表歴史には語られない、9.5番目の≪R.I.P.≫との戦い――≪ 煌彩剣鏡 ~ Border In The Color. ≫――
戦いは熾烈を極めた。
しかし、そこに以前のような血生臭さは無かった。ワーズの心境に殺意はなく、ただ純然たる決闘だった。

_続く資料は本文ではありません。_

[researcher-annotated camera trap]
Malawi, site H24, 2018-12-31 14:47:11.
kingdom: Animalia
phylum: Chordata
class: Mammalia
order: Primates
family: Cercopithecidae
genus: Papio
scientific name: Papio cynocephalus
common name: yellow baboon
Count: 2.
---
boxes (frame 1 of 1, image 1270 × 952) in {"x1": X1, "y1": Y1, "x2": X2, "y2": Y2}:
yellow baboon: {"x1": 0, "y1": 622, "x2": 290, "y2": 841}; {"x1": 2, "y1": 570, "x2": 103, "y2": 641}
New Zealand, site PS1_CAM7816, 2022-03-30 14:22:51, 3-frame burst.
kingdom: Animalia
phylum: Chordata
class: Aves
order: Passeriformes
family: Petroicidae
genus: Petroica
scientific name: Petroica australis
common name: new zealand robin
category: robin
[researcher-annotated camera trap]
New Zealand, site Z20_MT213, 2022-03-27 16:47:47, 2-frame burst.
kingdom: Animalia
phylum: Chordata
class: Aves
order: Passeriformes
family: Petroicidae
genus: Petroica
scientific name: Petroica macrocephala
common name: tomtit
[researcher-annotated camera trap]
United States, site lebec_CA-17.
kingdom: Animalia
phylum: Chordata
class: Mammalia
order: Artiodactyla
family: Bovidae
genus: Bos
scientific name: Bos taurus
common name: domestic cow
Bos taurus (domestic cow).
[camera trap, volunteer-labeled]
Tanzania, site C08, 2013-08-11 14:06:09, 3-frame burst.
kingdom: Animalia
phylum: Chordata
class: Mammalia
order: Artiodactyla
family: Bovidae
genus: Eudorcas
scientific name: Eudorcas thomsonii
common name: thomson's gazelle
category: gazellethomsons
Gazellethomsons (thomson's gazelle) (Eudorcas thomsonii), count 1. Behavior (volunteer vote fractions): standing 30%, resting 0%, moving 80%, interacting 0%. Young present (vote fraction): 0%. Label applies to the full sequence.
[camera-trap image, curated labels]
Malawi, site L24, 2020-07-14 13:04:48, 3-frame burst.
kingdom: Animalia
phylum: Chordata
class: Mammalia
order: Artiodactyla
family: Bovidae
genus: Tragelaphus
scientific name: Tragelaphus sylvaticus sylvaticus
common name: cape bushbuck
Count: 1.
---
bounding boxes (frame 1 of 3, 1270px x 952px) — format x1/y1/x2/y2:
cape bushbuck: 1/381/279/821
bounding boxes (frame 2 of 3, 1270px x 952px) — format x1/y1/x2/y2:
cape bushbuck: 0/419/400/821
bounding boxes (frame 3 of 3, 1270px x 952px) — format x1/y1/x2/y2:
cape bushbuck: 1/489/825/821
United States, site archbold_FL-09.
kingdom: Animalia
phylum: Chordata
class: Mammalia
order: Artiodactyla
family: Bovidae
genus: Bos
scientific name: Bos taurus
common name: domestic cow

……カンナの最大の一撃、≪ Hat TЯick ≫。それに真っ向から鬼の力で反撃したワーズ。
両者ともに、ほぼ同時に倒れ。決闘は引き分けと成る。
その瞬間、崩れ落ちたカンナの懐より舞うものがあった。
―――――
【上空から、小さな白い破片が風に煽られながら、ワーズの側へ降り落ちてくるだろう】
【それは、一枚の紙切れであった。──もしかしたら、その紙には見覚えがあるかもしれない】
【それは、手紙だった】
【たった一枚の、そしてたった一言だけしか書かれていない手紙】
【〝Wards〟──と】
【ワーズ自身の筆跡で書かれたその文字】
【あの日──ワーズがカンナに送った、あの世界一短い手紙】
【しかしながら、その〝Wards〟のすぐ左横には、こんな言ノ葉が書き足されていた】
【〝For〟】
【──「あなたへ」】
【そんな言霊が添えられて】
【並んだ二つの言霊は、一つの言ノ葉となる】
【しかし、届くかもしれない。そこには二つの意味が込められていることに】
【〝ForWards〟──〝ワーズへ/未来へ〟】
【カンナの願いと。そして決意と。未来を望む希望の全て】
【ワーズに届けようと思っていたあらゆる想いが、そこには綴られていた】
【〝世界一短い手紙〟】
【その返信は、世界で二番目に短い手紙だった】
――――
戦いを経て。
その想いを受けて。
ワーズは、自分自身が探したかったものを見つけた。
カンナが、朔夜が、ハニーが、自分自身を受け入れた理由。
そしてワーズが、カンナたちの想いを理解したいと願った理由。
とても単純で、だからこそ大きな理由。
……ともだちになりたい。
カンナは、その想いを受け入れた。
それを受けた少女はその日、はじめて笑顔を見せたという。
忌まれし生を受け、黒く血ぬられた因果の道を歩んできた少女の先に、確かな未来が開けた瞬間だった。
かくしてワーズワイスは、≪R.I.P.≫と完全に永訣したのである。